Workflow collaboration requires remote execution, ease-of-use and flexibility
A third starting point in Toolbox development was the ease of collaboration. Spine Toolbox has graphical interfaces for managing and editing data, editing the workflow and for importing and exporting tabulated data. Any particular workflow can be a local project, but it can also be shared through a shared git-repository. Local workflows can also include shared elements, like databases or tools from git-repositories. This allows for flexible division of labor within modeling teams. Workflows or parts of workflow can be executed locally or using a remote server that has better computational capabilities. Parallelization can also speed-up the modeling process and Toolbox supports this not just across tools but also across scenarios and sensitivity runs.
Advanced tools offer quickly prototyping new models and linking with commercial projects
While workflows and data can be edited by regular users, Spine Toolbox has additional features under the hood for development oriented users. It's written in Python to allow for easy integration of Python based tools that are widespread in the research community. Furthermore, SpineInterface package allows quickly building and testing new optimization models using Toolbox and Julia/JuMP. All data and data structures from Spine databases can be directly used when writing equations for optimization models. Spine Toolbox is fully open-source, and is also available for commercial utilization and linking with commercial models. While the tool is recently published and continuously developing, it lacks many specific data processing capabilities present in the more mature tools. However, Spine Toolbox workflows can incorporate other data processing tools available in the open source community.

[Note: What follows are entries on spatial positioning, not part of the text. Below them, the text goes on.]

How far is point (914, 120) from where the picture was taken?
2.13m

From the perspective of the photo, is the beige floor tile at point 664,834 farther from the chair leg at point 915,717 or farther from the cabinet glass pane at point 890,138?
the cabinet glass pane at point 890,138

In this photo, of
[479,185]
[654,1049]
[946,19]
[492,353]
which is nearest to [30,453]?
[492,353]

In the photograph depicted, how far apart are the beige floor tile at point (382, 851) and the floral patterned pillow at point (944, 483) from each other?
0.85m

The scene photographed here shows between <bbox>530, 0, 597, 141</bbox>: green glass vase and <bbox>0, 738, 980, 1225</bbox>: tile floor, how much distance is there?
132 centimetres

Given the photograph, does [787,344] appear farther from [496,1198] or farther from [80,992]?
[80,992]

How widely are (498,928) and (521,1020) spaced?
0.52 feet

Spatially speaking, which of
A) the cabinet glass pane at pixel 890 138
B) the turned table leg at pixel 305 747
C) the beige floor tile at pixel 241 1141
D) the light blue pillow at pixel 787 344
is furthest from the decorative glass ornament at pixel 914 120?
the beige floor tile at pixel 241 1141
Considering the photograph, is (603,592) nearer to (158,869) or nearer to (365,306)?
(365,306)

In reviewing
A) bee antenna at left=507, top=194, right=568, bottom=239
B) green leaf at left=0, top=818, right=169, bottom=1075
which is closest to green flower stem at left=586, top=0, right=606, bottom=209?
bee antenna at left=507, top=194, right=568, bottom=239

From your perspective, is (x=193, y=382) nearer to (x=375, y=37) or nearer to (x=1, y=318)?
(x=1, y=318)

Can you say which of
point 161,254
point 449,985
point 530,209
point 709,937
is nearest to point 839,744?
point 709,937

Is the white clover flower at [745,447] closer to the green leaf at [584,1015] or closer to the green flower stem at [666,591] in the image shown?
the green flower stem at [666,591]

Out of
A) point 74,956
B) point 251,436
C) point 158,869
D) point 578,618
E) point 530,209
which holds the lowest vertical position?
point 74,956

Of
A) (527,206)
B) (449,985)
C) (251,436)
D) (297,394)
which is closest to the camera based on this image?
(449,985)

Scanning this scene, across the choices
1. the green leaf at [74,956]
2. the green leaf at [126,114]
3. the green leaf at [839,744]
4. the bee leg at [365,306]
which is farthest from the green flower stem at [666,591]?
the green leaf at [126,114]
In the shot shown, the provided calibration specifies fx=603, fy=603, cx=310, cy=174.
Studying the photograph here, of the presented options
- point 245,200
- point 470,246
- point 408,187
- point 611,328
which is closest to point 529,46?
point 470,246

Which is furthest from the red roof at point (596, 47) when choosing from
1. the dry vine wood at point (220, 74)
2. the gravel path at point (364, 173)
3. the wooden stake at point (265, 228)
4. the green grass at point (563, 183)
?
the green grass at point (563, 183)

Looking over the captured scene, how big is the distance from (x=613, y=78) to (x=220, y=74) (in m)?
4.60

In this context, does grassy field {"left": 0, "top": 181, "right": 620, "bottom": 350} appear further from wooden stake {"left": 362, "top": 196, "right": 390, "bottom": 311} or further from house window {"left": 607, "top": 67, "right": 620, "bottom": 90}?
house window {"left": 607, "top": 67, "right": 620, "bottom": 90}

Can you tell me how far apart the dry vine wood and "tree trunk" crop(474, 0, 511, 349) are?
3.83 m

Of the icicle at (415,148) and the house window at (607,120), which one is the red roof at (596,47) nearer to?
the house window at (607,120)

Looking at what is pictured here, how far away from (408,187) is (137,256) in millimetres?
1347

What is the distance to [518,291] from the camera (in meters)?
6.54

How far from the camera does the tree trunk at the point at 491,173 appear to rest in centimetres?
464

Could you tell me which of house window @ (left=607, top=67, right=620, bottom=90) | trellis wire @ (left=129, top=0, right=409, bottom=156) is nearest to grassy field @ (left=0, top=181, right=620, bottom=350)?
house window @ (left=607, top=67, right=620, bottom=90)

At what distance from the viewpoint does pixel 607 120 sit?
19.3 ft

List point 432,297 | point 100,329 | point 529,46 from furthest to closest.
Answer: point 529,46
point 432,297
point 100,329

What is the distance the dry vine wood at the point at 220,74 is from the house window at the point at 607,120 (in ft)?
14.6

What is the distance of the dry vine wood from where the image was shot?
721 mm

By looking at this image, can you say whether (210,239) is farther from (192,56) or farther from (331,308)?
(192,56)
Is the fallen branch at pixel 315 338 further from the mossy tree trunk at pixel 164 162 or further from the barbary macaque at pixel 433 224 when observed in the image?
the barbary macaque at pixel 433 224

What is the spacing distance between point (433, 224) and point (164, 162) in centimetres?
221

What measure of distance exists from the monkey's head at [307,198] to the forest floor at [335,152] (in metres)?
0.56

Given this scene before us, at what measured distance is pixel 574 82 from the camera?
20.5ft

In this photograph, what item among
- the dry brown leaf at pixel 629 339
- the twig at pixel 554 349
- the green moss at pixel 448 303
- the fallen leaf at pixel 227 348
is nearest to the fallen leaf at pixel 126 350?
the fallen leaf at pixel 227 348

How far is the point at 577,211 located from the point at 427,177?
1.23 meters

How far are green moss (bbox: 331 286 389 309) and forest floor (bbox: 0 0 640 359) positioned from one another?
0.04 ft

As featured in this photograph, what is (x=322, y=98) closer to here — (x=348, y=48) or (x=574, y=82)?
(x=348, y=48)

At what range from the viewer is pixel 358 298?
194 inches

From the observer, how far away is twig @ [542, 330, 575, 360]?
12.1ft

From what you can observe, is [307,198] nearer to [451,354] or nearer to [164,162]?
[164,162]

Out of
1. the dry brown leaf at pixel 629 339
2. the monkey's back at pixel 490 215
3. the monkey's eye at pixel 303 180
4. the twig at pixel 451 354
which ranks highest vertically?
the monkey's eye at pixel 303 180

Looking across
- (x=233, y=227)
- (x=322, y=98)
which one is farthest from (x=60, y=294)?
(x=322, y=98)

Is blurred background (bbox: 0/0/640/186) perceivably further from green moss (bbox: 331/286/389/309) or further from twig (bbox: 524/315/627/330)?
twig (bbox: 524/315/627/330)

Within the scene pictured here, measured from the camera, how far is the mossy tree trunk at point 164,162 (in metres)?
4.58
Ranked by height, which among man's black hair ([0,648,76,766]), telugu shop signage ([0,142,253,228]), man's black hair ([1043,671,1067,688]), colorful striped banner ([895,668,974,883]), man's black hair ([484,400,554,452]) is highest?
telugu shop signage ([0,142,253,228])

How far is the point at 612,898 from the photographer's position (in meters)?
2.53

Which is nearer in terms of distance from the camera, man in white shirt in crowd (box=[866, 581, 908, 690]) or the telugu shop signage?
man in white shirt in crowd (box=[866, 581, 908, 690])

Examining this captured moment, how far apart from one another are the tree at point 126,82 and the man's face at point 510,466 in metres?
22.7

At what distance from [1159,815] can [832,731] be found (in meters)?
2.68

Efficient workflow management wastes time in the short run and saves it in the long run
The developers of Spine Toolbox include experienced energy system modelers, who have built own or projects specific workflow management systems and used existing tools. They have first hand experience of what can go wrong in complex projects with many collaborators, wasting time on non-essential parts of the project. As the resources to design and implement a workflow tool for betted data and scenario management, they set out to develop a tool that researchers, engineers and project managers could spend a few weeks deploying, and save it many times over in future years not having to spend time with imprecise data management.